- [WHAT TO WORK ON] Reproduce word for word the excerpt below about Gary Marcus's criticism of Sam Altman and A.I. hype.

EXCERPT section start

As A.I. hype blasts off into the heavens, one notable tech critic asks an important question: which of these streams should drive A.I. development?

Yesterday, neural scientist, A.I. scholar and outspoken OpenAI critic Gary Marcus took to X-formerly-Twitter to blast OpenAI CEO Sam Altman's brand of incessant A.I. hype.

"Sam keeps doubling down on bigger and bigger promises that are harder to keep," Marcus wrote. "Did Elizabeth Holmes do the same?"

...Marcus' comment came just hours after Altman published a characteristically strident essay, "The Gentle Singularity," in which he claims that "humanity is close to building digital superintelligence" — something which a lot of experts in the space say is patently false.

...Though Altman projects nothing but confidence, the strategy's long-term prospects remain divisive....

"Can't tell if he is a troll or just extremely intellectually dishonest," Altman continued in his broadside against Marcus. "Hundreds of millions of happy users, 5th biggest website in the world, people talking about it being the biggest change to their productivity ever... we deliver, he keeps ordering us off his lawn."

For his part, Marcus says he has no problem with OpenAI's commercial achievements, per se.

"I would be singing OpenAI's praises," the critic replied, "if it weren’t for the hype, much of it fanned by you, that has massively overstated what the technology can do today and in the near future."

EXCERPT section end
MATERIAL SUPPLIED section start

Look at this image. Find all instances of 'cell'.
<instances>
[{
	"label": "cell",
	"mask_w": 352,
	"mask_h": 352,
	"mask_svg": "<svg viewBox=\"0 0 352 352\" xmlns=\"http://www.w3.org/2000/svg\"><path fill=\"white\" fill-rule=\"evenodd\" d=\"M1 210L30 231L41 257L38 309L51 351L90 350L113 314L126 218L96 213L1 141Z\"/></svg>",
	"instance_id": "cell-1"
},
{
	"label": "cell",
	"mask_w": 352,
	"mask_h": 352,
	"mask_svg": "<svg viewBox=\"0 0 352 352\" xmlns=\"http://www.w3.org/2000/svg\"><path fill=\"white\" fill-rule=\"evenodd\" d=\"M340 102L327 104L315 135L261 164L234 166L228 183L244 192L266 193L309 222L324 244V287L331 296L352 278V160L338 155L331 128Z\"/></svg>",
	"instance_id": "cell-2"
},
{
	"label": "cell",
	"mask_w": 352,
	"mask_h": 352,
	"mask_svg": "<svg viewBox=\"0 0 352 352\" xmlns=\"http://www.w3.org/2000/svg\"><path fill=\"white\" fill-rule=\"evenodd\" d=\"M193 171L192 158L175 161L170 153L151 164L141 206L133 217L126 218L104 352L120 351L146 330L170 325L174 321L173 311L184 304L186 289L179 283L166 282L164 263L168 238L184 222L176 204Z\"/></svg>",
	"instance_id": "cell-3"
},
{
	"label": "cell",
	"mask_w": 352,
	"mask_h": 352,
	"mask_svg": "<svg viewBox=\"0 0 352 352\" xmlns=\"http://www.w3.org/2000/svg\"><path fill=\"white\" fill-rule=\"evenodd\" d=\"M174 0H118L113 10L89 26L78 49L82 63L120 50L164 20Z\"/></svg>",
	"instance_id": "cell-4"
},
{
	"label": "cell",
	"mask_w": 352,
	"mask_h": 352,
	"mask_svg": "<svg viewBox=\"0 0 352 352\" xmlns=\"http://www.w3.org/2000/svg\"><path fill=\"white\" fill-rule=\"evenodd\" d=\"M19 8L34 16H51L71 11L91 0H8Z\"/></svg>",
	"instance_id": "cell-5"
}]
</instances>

MATERIAL SUPPLIED section end

- [TASK OUTPUT]
As A.I. hype blasts off into the heavens, one notable tech critic asks an important question: which of these streams should drive A.I. development?

Yesterday, neural scientist, A.I. scholar and outspoken OpenAI critic Gary Marcus took to X-formerly-Twitter to blast OpenAI CEO Sam Altman's brand of incessant A.I. hype.

"Sam keeps doubling down on bigger and bigger promises that are harder to keep," Marcus wrote. "Did Elizabeth Holmes do the same?"

...Marcus' comment came just hours after Altman published a characteristically strident essay, "The Gentle Singularity," in which he claims that "humanity is close to building digital superintelligence" — something which a lot of experts in the space say is patently false.

...Though Altman projects nothing but confidence, the strategy's long-term prospects remain divisive....

"Can't tell if he is a troll or just extremely intellectually dishonest," Altman continued in his broadside against Marcus. "Hundreds of millions of happy users, 5th biggest website in the world, people talking about it being the biggest change to their productivity ever... we deliver, he keeps ordering us off his lawn."

For his part, Marcus says he has no problem with OpenAI's commercial achievements, per se.

"I would be singing OpenAI's praises," the critic replied, "if it weren’t for the hype, much of it fanned by you, that has massively overstated what the technology can do today and in the near future."